* [Stored records]:
- - -

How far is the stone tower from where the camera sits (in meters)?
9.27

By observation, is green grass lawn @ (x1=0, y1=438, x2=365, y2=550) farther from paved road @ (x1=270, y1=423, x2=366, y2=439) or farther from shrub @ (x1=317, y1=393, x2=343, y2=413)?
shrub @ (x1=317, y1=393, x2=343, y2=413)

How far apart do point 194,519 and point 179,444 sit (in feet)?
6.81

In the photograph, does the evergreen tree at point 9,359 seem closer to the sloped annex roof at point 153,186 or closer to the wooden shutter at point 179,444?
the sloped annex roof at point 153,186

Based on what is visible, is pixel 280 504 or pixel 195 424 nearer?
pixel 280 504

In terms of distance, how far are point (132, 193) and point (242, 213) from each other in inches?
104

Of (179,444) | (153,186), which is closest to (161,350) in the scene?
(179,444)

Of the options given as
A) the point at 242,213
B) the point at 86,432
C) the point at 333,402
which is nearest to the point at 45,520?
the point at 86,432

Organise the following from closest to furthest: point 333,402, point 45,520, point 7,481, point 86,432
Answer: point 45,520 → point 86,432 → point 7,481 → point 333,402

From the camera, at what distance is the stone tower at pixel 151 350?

- - -

* [EXERCISE AIM]: Quote the listing above word for word, starting at the line that contains "By observation, is" and continuing through the end of the listing.

* [ANSWER TO THE PROBLEM]:
By observation, is green grass lawn @ (x1=0, y1=438, x2=365, y2=550) farther from paved road @ (x1=270, y1=423, x2=366, y2=439) or farther from shrub @ (x1=317, y1=393, x2=343, y2=413)?
shrub @ (x1=317, y1=393, x2=343, y2=413)

How far apart do point 194,519 and point 179,444 sit (in feet)?
6.81

In the photograph, does the evergreen tree at point 9,359 seem closer to the sloped annex roof at point 153,186 or closer to the wooden shutter at point 179,444?
the sloped annex roof at point 153,186

Based on what is visible, is pixel 280 504 or pixel 195 424 nearer?
pixel 280 504

In terms of distance, how far are point (132, 193) and point (242, 213) from each other in inches?
104

Of (179,444) | (153,186), which is closest to (161,350) in the scene?
(179,444)

Of the options given as
A) the point at 242,213
B) the point at 86,432
C) the point at 333,402
which is nearest to the point at 45,520?
the point at 86,432

Organise the following from closest to furthest: point 333,402, point 45,520, point 7,481, point 86,432
Answer: point 45,520 → point 86,432 → point 7,481 → point 333,402

From the camera, at what distance is the stone tower at pixel 151 350?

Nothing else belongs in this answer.